#### PAGE TEXT
Later this month, we’ll mark the 25th anniversary of the publication of To Err Is Human: Building a Safer Health System. Released by the Institute of Medicine (now the National Academy of Medicine) on Nov. 29, 1999, the report touched off the modern patient safety movement after the IOM estimated nearly 100,000 people die each year from medical mistakes.

The Centers for Disease Control and Prevention (CDC) on Nov. 6 released its latest annual report on healthcare-associated infections, or HAIs. The 2023 National and State Healthcare-Associated Infections Progress Report tracks six types of infections acquired by patients in general acute-care hospitals, critical access hospitals, inpatient rehabilitation facilities and long-term acute care hospitals. Nearly 4,000 acute-care hospitals reported data to the CDC.

This year’s report said the “direction” of five of the six infections at acute-care hospitals is down, while the “direction” of one is up. What does that mean? It means the ratio of observed infections to predicted infections in 2023 was lower (or higher) than the ratio of observed infections to predicted infections in 2022.

#### CHECK YOUR UNDERSTANDING
**1.** Copy from the patient safety text, word for word, the portion starting with "The Centers for" and going on through "to the CDC.".
**2.** Carry the patient safety text forward from its final sentence.

#### DATASET
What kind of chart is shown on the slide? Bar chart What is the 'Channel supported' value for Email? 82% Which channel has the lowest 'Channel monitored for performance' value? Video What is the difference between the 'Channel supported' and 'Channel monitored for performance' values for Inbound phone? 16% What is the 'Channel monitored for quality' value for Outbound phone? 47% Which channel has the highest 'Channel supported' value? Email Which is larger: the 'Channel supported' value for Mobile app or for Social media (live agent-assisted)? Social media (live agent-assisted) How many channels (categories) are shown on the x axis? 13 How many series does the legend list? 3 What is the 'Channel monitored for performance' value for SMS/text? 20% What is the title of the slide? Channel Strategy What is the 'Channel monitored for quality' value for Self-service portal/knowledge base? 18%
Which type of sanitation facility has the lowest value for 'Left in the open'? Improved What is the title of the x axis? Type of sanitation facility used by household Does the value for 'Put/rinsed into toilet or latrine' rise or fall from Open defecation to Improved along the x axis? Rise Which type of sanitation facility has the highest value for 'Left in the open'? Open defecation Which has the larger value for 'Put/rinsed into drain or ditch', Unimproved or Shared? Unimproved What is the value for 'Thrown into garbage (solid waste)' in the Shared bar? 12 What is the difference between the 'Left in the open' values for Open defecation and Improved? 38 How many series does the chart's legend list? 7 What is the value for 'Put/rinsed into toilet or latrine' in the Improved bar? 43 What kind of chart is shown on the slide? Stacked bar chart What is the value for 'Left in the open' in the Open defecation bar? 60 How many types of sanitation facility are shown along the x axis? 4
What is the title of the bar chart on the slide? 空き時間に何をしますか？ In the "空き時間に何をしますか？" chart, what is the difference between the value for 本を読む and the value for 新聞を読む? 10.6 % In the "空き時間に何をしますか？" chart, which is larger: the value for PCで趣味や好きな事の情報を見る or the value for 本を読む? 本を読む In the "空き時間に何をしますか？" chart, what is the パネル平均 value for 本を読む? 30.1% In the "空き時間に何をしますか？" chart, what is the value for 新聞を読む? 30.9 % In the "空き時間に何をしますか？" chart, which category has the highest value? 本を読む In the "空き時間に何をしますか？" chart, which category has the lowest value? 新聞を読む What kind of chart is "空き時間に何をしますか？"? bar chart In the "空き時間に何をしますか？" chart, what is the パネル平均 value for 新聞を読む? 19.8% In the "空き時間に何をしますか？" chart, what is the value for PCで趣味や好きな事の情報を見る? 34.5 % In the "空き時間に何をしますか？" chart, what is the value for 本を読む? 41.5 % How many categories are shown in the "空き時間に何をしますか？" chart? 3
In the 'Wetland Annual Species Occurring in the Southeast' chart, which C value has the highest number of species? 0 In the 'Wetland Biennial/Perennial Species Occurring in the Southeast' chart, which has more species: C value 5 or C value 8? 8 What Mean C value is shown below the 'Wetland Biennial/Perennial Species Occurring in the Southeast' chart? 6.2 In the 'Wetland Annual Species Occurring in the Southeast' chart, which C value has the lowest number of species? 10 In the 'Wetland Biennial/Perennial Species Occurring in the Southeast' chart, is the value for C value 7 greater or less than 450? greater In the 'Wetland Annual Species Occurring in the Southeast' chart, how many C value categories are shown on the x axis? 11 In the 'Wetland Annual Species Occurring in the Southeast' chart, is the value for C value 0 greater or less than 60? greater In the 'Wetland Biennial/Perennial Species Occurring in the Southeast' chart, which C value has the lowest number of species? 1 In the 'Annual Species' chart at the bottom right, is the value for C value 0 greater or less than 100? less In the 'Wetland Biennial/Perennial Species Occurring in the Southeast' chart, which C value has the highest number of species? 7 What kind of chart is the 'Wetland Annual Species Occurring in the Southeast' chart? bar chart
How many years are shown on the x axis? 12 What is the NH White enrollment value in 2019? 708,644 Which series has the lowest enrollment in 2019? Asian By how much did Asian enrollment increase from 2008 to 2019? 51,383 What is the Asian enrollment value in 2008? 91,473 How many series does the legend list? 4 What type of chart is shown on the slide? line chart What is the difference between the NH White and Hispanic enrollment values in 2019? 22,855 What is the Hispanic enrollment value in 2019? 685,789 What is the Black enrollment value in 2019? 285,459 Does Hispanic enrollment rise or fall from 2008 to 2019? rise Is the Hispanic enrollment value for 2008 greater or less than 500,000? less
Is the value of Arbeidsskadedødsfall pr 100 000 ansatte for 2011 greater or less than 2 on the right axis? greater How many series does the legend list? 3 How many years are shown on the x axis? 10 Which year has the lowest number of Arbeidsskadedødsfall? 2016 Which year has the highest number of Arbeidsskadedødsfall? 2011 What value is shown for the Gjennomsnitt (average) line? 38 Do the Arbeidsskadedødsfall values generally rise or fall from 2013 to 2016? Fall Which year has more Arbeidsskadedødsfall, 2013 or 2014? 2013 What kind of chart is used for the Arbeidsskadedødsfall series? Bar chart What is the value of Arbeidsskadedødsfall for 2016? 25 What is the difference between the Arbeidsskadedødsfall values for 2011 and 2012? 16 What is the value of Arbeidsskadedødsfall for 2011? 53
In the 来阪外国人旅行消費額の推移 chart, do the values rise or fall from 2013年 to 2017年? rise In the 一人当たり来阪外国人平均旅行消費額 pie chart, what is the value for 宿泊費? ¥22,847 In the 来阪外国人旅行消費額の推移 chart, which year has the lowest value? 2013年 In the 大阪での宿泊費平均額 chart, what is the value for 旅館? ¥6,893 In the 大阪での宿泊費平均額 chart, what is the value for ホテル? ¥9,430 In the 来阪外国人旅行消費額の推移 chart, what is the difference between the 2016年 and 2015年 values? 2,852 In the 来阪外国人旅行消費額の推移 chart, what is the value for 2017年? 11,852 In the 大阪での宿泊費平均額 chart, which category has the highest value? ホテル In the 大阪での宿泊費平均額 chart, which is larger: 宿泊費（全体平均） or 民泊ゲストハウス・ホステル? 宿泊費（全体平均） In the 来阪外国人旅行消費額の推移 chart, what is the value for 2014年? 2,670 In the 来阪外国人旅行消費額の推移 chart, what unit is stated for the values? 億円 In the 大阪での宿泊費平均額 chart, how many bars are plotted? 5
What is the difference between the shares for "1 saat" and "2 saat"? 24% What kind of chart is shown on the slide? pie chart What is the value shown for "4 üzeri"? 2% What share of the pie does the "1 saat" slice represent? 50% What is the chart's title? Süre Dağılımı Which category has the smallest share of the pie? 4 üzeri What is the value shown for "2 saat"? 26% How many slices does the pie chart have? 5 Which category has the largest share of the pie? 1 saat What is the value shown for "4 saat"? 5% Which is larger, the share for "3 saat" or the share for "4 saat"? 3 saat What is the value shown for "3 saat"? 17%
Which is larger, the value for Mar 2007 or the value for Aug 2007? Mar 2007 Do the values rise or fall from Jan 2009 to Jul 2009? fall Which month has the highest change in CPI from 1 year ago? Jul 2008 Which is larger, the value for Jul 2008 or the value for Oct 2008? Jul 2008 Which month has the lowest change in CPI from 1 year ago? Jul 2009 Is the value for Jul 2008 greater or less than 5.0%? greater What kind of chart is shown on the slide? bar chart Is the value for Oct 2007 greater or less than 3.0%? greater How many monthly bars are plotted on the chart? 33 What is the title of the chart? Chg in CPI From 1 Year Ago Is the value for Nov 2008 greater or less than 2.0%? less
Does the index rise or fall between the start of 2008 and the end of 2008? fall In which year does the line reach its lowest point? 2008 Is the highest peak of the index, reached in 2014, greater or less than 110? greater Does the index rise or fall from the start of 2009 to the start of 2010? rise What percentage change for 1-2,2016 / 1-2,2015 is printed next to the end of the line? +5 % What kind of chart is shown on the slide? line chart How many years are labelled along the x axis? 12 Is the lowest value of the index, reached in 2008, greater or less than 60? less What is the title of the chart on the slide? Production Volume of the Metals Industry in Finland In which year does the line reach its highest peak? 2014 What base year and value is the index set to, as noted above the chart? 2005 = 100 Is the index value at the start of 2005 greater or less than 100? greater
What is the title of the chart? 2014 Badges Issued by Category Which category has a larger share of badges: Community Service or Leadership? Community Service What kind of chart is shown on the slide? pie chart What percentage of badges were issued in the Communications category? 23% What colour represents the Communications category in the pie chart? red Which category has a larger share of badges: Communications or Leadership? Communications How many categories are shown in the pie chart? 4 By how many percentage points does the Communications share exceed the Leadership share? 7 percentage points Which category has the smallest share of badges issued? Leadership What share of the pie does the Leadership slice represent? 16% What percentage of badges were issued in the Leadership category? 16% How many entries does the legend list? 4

#### OUTPUTS FOR THE TASKS
**1.**
The Centers for Disease Control and Prevention (CDC) on Nov. 6 released its latest annual report on healthcare-associated infections, or HAIs. The 2023 National and State Healthcare-Associated Infections Progress Report tracks six types of infections acquired by patients in general acute-care hospitals, critical access hospitals, inpatient rehabilitation facilities and long-term acute care hospitals. Nearly 4,000 acute-care hospitals reported data to the CDC.

**2.**
It was lower last year for:

  • Central line-associated bloodstream infections (CLABSI) — a 15% drop in the ratio.
  • Catheter-associated urinary tract infections (CAUTI) — an 11% drop in the ratio.
  • Ventilator-associated events (VAE) — a 5% drop in the ratio.
  • Hospital-onset methicillin-resistant Staphylococcus aureus (MRSA) — a 16% drop in the ratio.
  • Hospital-onset Clostridioides difficile (CDI) — a 13% drop in the ratio.

It was higher last year for:

  • Surgical site infections (SSI) — a 3% increase in the ratio.

The healthcare trade press and the mainstream media hailed the drop in five of the six infection ratios. Here’s a sample of some of the headlines:

  • “Hospital infection rates dropped in 2023”
  • “U.S. hospitals saw declines in healthcare-associated infections last year”
  • “CDC report shows decreases in certain healthcare-associated infections in 2023”

The report is good news. In short, the chances of getting an infection in the hospital were lower than expected last year than they were in 2022. It’s good news for statisticians, health services researchers, public health agencies and infection control people. But is it good news for hospitalized patients?

I added up the observed, or actual, number of infections each year for the six types of infections that the CDC used to make its ratio calculations for acute-care hospitals.

  • In 2022, there were a total of 143,142 infections.
  • In 2023, there were a total of 124,385 infections.
  • That’s a 13.1% reduction in actual infections last year.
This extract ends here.